Although the concept of Hindutva gained major importance from those years onward, along with its peculiarities, some particulars should be underpinned in what then became the idea of a proper “ethnic nationalism”. Savarkar, as a result of the aforementioned process of emulation of the Threatening Others, got in touch during his youth with the Western ideas of nationalism while studying nationalist movements in Europe. As a matter of fact, he studied the writings of Giuseppe Mazzini, along with his biography (which he also translated into Marathi and sent to India for publication), and modeled his secret society founded in 1904 on Mazzini’s Giovine Italia. Such admiration for Italian nationalists could be seen even in his work Hindutva, where much emphasis is given for Mazzini’s patriotic ideals.

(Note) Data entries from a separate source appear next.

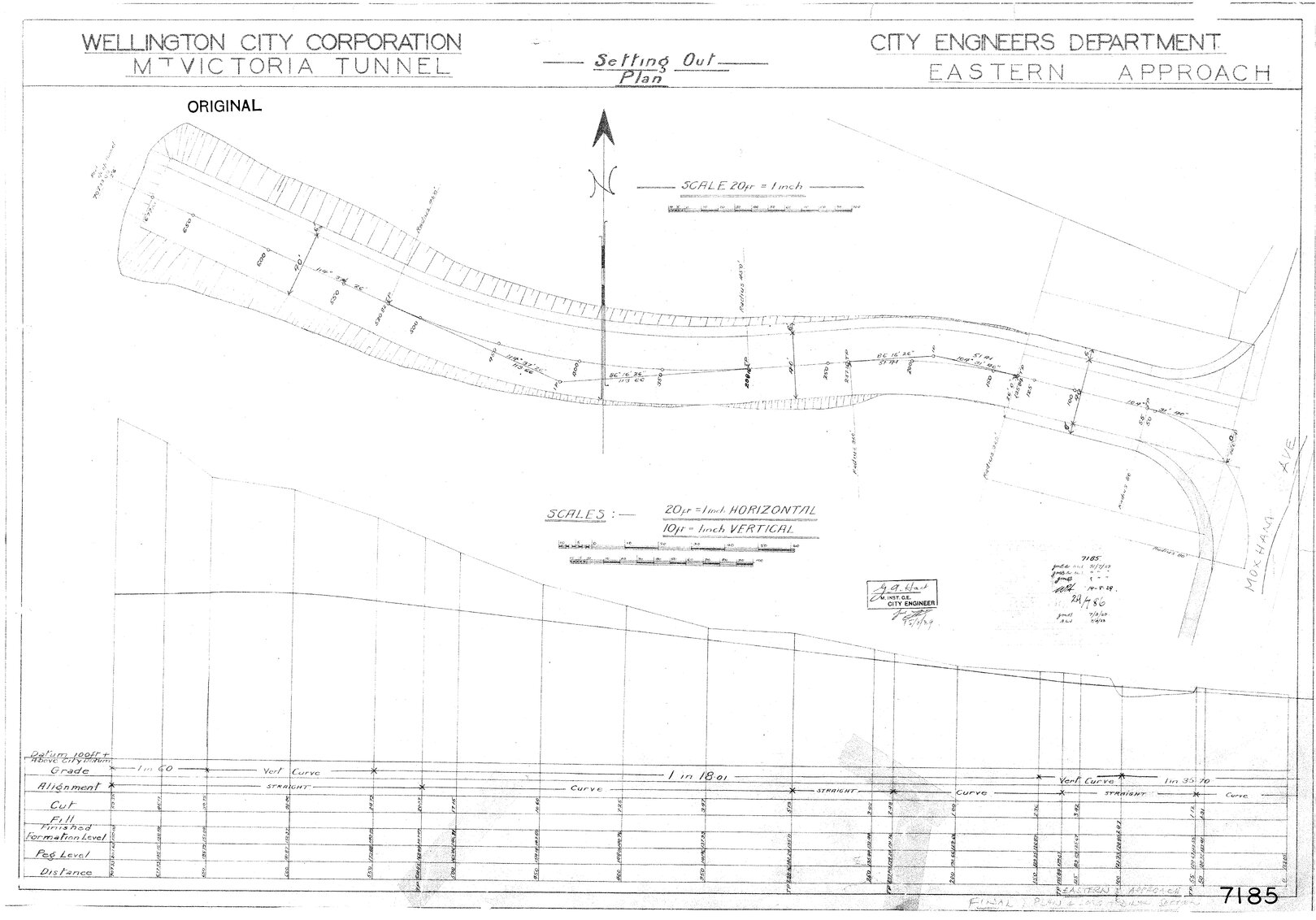 Mount Victoria Tunnel, eastern approach, site plan and longitudinal section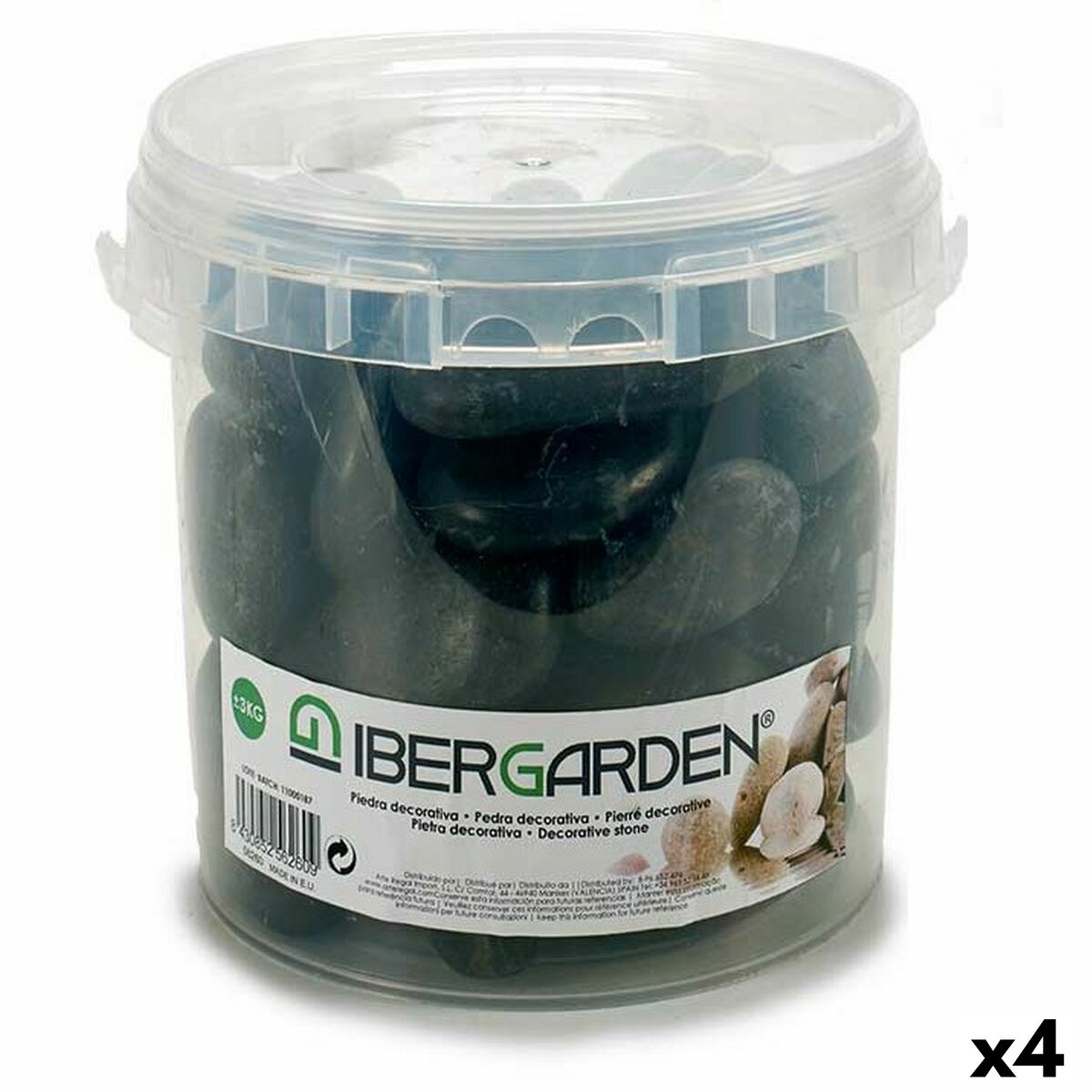 Dekorativa stenar Ibergarden 3BG Svart Stor 3 Kg (4 antal) - 4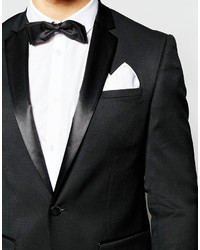 Asos Brand Skinny Tuxedo Suit Jacket In Black
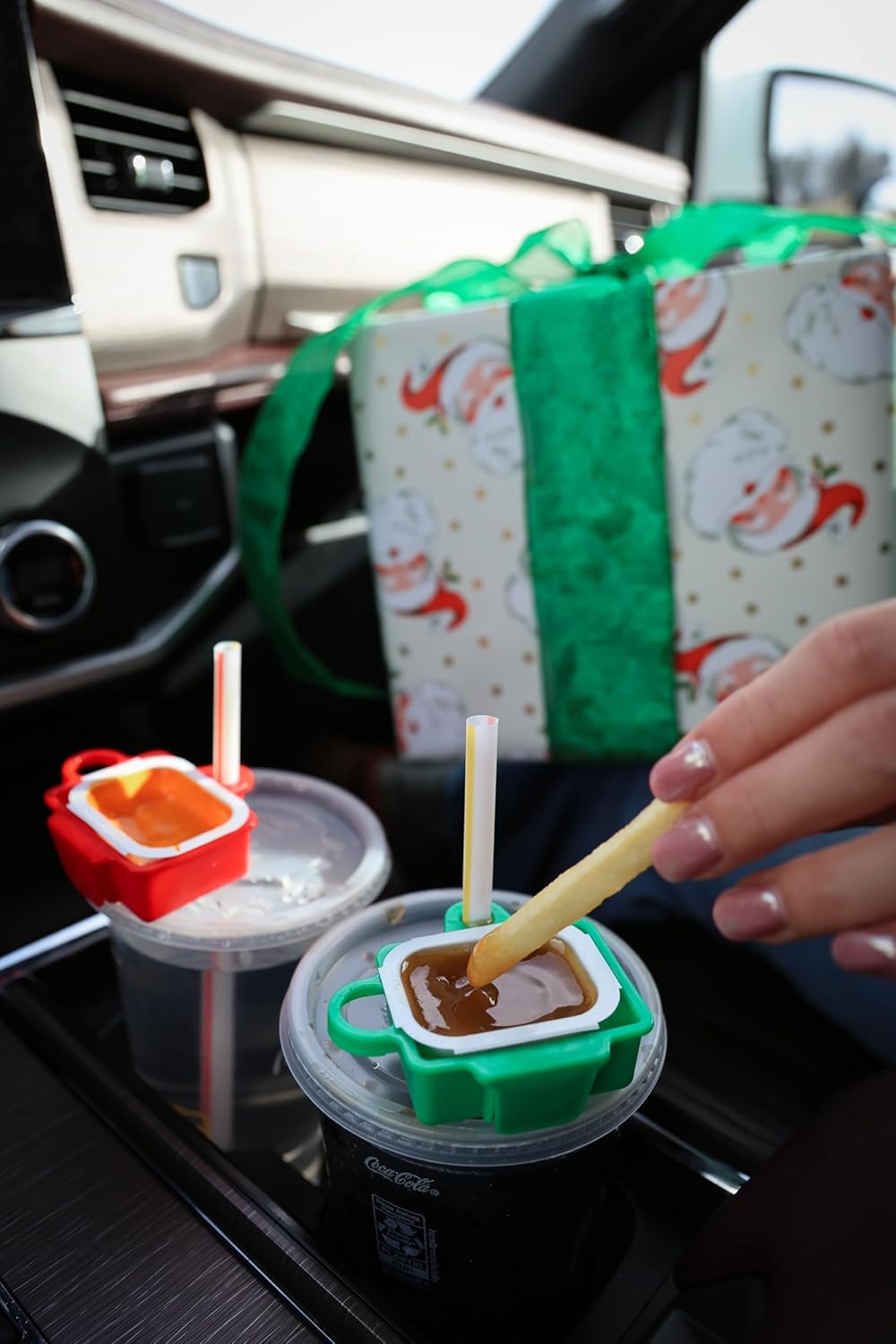 4 Pack Stay Saucy Dipping Sauce Holders for Car – Cup & Straw Mount Clips for Stanley Tumblers – French Fry & Nugget Condiment Clip – Ketchup & Ranch | Made in USA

As a conclusion to this brief analysis, it is possible to determine the historical period in which a resentment of the Muslim community of India arose, along with the birth of the ideology of Hindu nationalism. In this sense, some of the aforementioned points can be considered as one of the underpinning reasons behind a conflict among communities who lived together peacefully for centuries, a conflict that is currently leading to a degenerating social stigmatization and communal hatred, still present in the rhetoric of the Hindu Nationalist political agenda, as has been shown with the recent amendment to the Citizenship Act.